- What is expected -
Would you copy only the lines below, from the one containing "From a look" through the very last one, leaving the pictures out?

Excerpts of spatial question data

◇ ◇ ◇ ◇

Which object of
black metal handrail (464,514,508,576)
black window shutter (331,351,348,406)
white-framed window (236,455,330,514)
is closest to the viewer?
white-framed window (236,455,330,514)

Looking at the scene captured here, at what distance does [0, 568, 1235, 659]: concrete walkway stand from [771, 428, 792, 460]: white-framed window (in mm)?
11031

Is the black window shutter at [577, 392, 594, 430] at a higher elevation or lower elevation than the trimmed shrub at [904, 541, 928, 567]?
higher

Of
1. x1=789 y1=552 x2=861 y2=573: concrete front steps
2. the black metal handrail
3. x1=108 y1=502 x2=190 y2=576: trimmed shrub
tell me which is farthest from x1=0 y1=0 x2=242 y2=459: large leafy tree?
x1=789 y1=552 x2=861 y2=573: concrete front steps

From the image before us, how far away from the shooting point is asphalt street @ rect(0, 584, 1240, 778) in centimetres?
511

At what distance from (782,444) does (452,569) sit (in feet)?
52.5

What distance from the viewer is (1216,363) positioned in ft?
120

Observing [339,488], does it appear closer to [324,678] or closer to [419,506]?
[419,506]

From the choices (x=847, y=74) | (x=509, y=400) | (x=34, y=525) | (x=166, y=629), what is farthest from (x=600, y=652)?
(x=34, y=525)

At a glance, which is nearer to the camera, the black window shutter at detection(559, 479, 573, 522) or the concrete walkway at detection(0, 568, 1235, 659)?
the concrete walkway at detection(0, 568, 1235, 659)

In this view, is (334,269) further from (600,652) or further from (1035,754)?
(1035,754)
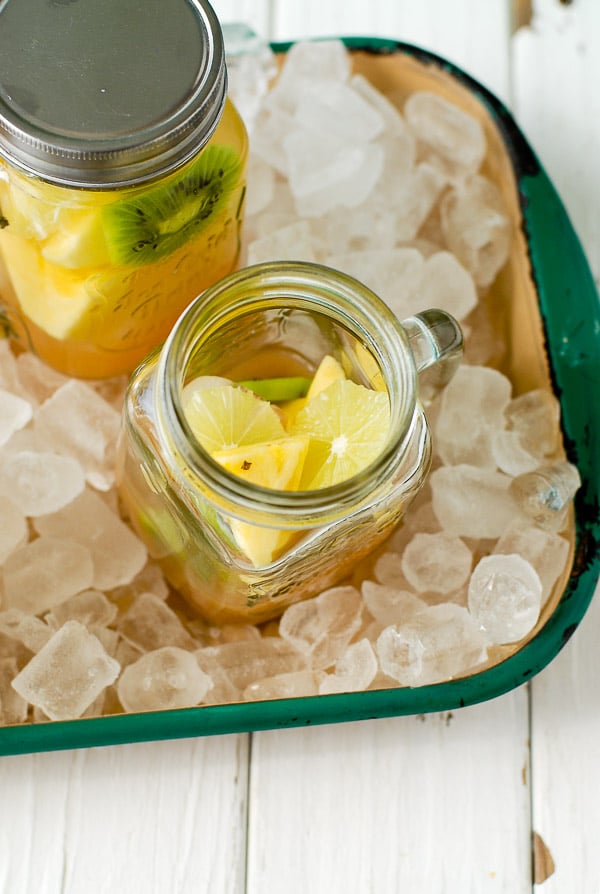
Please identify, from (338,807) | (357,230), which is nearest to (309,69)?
(357,230)

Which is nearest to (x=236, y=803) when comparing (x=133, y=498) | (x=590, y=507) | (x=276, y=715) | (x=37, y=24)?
(x=276, y=715)

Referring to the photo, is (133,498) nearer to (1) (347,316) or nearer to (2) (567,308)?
(1) (347,316)

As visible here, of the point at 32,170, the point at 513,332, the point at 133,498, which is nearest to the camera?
the point at 32,170

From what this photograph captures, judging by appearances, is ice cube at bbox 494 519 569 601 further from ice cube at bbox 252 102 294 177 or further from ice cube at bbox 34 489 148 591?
ice cube at bbox 252 102 294 177

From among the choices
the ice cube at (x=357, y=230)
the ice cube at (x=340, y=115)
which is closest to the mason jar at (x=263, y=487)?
the ice cube at (x=357, y=230)

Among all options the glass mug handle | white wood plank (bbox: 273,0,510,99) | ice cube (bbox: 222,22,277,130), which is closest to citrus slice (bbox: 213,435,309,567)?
the glass mug handle

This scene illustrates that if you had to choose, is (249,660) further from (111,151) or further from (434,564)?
(111,151)
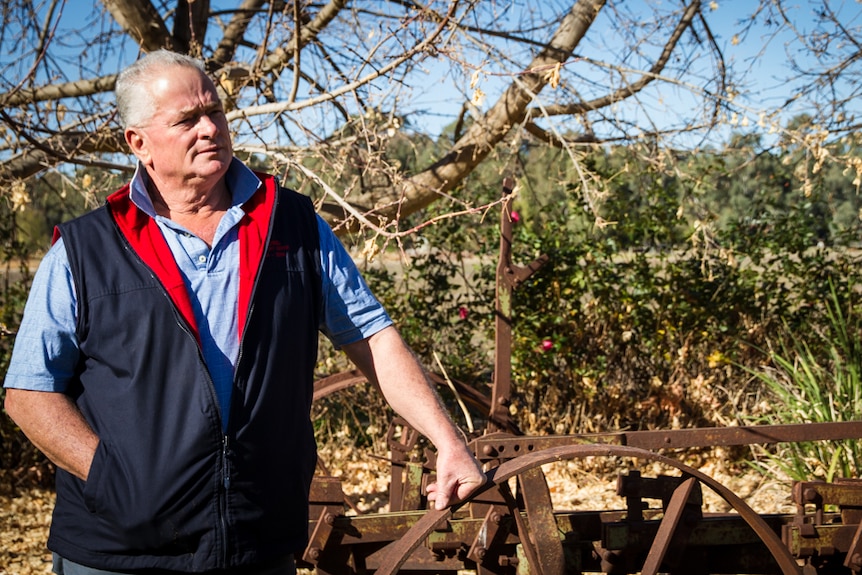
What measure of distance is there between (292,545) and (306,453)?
0.70ft

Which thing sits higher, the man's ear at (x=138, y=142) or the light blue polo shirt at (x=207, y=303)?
the man's ear at (x=138, y=142)

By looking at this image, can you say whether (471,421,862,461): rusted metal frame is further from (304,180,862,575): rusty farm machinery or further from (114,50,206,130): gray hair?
(114,50,206,130): gray hair

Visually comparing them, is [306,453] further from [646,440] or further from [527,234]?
[527,234]

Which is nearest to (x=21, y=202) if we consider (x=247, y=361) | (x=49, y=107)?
(x=49, y=107)

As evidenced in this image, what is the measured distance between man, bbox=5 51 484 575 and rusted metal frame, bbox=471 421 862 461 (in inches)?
38.7

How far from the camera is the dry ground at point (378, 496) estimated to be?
4.76 m

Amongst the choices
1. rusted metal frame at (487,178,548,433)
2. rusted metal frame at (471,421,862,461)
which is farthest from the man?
rusted metal frame at (487,178,548,433)

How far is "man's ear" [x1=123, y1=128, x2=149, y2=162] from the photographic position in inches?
84.2

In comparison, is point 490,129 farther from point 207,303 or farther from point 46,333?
point 46,333

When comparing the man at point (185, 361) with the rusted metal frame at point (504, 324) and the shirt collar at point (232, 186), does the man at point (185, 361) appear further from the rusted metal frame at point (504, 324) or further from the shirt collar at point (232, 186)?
the rusted metal frame at point (504, 324)

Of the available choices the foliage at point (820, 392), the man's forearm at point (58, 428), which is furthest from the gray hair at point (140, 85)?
the foliage at point (820, 392)

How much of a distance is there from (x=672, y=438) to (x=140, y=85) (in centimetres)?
210

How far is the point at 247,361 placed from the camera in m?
1.95

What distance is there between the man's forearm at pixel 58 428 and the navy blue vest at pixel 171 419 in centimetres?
3
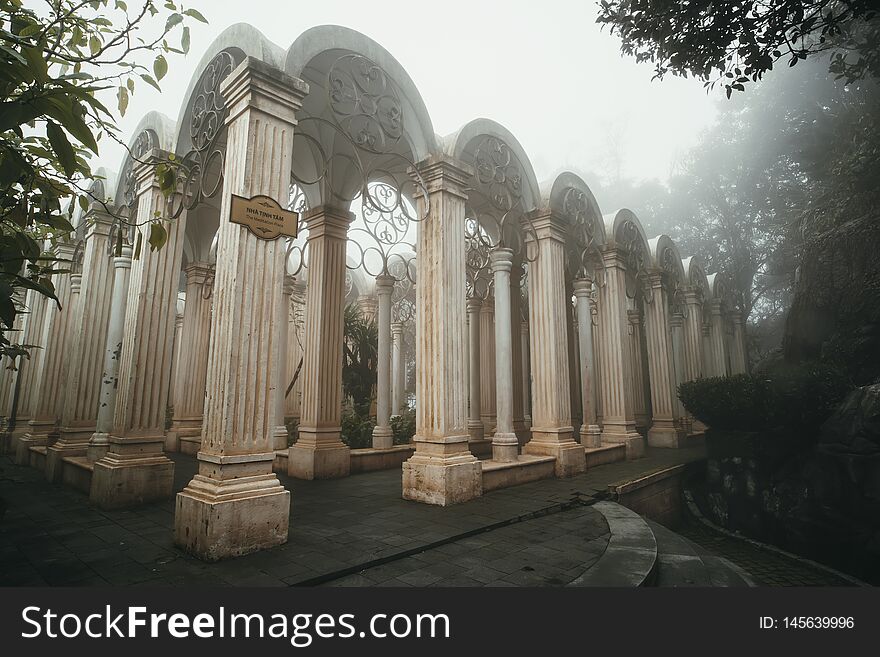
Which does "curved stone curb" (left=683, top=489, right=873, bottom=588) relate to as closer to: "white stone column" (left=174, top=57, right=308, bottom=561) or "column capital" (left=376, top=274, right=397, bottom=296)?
"column capital" (left=376, top=274, right=397, bottom=296)

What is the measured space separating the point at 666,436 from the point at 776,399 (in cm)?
442

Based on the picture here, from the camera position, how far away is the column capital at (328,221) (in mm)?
9297

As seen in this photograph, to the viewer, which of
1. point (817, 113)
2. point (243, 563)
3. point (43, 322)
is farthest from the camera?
point (817, 113)

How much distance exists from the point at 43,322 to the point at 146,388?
784 cm

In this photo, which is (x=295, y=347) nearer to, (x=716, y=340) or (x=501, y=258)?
(x=501, y=258)

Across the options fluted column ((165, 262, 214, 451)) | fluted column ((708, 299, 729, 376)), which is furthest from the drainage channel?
fluted column ((708, 299, 729, 376))

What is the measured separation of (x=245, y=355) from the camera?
4703mm

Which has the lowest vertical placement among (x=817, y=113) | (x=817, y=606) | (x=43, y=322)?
(x=817, y=606)

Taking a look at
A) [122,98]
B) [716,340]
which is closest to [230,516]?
[122,98]

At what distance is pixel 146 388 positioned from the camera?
661 centimetres

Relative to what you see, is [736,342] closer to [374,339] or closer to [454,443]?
[374,339]

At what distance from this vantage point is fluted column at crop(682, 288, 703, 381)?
54.0 feet

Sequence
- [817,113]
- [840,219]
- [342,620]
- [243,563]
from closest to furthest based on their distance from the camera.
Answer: [342,620]
[243,563]
[840,219]
[817,113]

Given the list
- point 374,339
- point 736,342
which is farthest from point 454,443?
point 736,342
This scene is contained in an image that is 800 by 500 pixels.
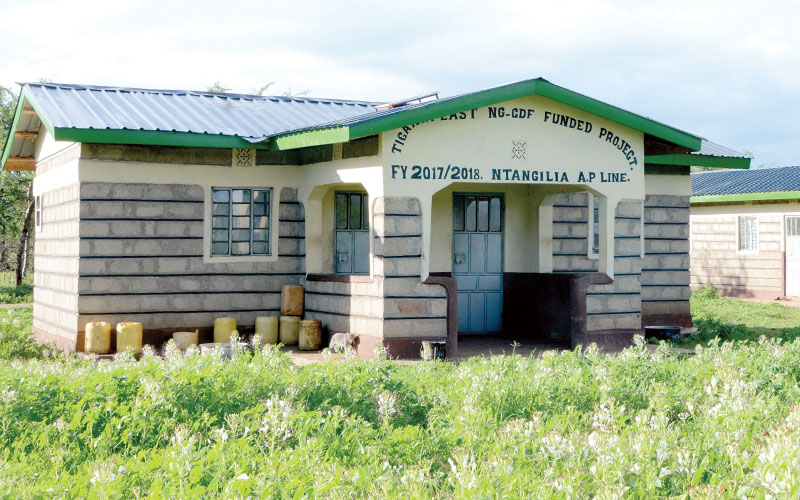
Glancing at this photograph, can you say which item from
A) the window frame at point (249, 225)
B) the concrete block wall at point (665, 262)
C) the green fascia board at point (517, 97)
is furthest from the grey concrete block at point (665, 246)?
the window frame at point (249, 225)

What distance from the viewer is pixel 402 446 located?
6715 mm

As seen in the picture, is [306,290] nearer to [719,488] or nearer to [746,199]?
[719,488]

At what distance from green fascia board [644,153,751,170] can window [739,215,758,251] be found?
10163 millimetres

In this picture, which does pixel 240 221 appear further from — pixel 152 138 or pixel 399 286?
pixel 399 286

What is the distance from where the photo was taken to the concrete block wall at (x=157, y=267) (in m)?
14.5

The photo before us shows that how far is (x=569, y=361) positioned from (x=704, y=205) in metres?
19.9

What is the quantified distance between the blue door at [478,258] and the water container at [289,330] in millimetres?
2892

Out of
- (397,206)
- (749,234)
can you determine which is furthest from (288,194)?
(749,234)

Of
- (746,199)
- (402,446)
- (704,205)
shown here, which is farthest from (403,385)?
(704,205)

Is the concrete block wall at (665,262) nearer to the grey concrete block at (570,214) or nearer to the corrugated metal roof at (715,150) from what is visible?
the corrugated metal roof at (715,150)

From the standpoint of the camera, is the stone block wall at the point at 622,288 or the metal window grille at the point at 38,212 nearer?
the stone block wall at the point at 622,288

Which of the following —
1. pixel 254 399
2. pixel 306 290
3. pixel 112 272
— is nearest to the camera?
pixel 254 399

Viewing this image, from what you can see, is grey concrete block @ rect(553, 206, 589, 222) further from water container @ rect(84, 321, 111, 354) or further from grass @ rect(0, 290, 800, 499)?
water container @ rect(84, 321, 111, 354)

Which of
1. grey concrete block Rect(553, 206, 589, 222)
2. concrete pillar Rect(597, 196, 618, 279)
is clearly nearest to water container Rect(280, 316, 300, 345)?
grey concrete block Rect(553, 206, 589, 222)
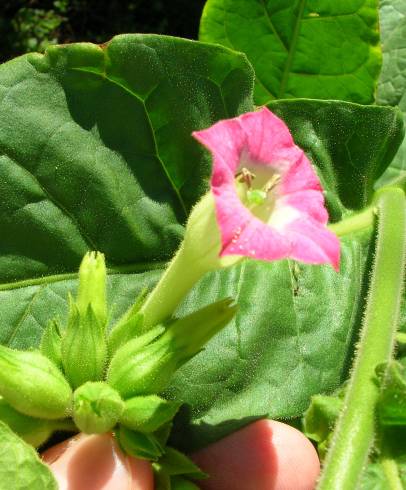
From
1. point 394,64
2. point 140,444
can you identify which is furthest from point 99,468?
point 394,64

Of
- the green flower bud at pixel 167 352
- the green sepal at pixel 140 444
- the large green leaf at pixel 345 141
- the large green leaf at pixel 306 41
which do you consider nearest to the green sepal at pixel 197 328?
the green flower bud at pixel 167 352

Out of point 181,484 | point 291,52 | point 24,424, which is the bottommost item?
point 181,484

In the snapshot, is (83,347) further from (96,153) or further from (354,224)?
(354,224)

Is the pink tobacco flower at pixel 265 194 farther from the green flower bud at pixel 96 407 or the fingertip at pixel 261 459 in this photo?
the fingertip at pixel 261 459

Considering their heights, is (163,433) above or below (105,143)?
below

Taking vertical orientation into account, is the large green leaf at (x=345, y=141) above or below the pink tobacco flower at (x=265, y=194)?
below

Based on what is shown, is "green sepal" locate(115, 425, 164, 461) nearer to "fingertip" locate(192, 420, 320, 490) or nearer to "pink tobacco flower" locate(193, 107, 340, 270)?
"fingertip" locate(192, 420, 320, 490)

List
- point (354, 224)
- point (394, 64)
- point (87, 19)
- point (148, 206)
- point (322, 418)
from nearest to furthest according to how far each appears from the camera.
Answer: point (322, 418), point (148, 206), point (354, 224), point (394, 64), point (87, 19)
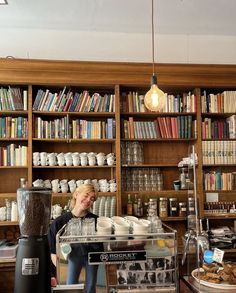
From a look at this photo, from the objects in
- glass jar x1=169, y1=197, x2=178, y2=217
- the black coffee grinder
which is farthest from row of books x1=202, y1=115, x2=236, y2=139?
the black coffee grinder

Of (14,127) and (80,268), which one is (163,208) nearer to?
(14,127)

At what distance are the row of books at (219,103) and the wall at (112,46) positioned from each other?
0.58 meters

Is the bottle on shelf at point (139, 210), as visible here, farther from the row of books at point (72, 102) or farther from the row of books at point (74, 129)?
the row of books at point (72, 102)

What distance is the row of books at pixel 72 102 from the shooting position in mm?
3287

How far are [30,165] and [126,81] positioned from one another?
1.33 meters

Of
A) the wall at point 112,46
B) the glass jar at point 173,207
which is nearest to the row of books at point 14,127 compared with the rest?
the wall at point 112,46

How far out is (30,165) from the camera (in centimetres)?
318

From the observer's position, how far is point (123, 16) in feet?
10.9

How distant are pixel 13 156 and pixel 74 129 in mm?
695

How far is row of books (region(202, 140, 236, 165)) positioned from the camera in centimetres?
342

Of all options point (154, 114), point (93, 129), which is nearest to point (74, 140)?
point (93, 129)

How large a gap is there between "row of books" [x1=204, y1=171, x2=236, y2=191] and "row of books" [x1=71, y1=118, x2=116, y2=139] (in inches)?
45.4

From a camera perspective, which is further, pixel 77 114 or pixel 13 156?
pixel 77 114

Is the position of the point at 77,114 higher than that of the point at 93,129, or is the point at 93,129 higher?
the point at 77,114
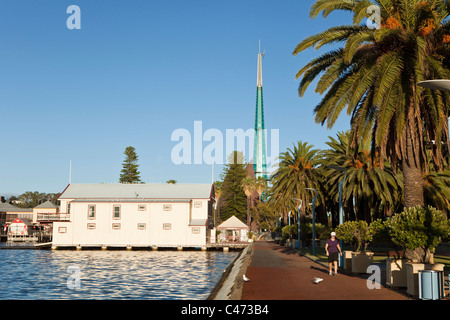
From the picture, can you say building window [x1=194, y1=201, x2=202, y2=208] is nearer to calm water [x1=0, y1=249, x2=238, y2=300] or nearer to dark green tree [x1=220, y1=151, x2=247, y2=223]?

◇ ◇ ◇ ◇

- Problem solution -
From a look at this photo, from the objects in
- glass jar x1=169, y1=197, x2=178, y2=217
- the black coffee grinder
which is farthest from row of books x1=202, y1=115, x2=236, y2=139?
the black coffee grinder

Of (14,127) and (80,268), which one is (163,208) nearer to?
(14,127)

At what distance are the row of books at (219,103) and the wall at (112,46) positioned from each other?
0.58 meters

Is the bottle on shelf at point (139, 210), as visible here, farther from the row of books at point (72, 102) or farther from the row of books at point (74, 129)?
the row of books at point (72, 102)

What distance is the row of books at pixel 72 102 from the shooting position in mm?
3287

How far are [30,165] and [126,81] positioned from one another?
1.33 meters

Of
A) the wall at point 112,46
B) the glass jar at point 173,207
which is nearest to the row of books at point 14,127 compared with the rest?
the wall at point 112,46

How far out is (30,165) from the camera (in centimetres)?
318

From the observer's position, how far is point (123, 16) in feet?
10.9

How distant are pixel 13 156 and pixel 74 129 in mm?
695

How far is row of books (region(202, 140, 236, 165)) positioned from the camera in centimetres?
342

Of all options point (154, 114), point (93, 129), which is nearest to point (74, 140)?
point (93, 129)

How large a gap is there between "row of books" [x1=204, y1=171, x2=236, y2=191] and "row of books" [x1=71, y1=118, x2=116, y2=139] (in inches)?
45.4

From a camera perspective, which is further, pixel 77 114 or pixel 13 156?
pixel 77 114

Is the position of the point at 77,114 higher than that of the point at 93,129, or is the point at 93,129 higher?
the point at 77,114
From the picture, can you say building window [x1=194, y1=201, x2=202, y2=208] is nearer to calm water [x1=0, y1=249, x2=238, y2=300] or nearer to dark green tree [x1=220, y1=151, x2=247, y2=223]?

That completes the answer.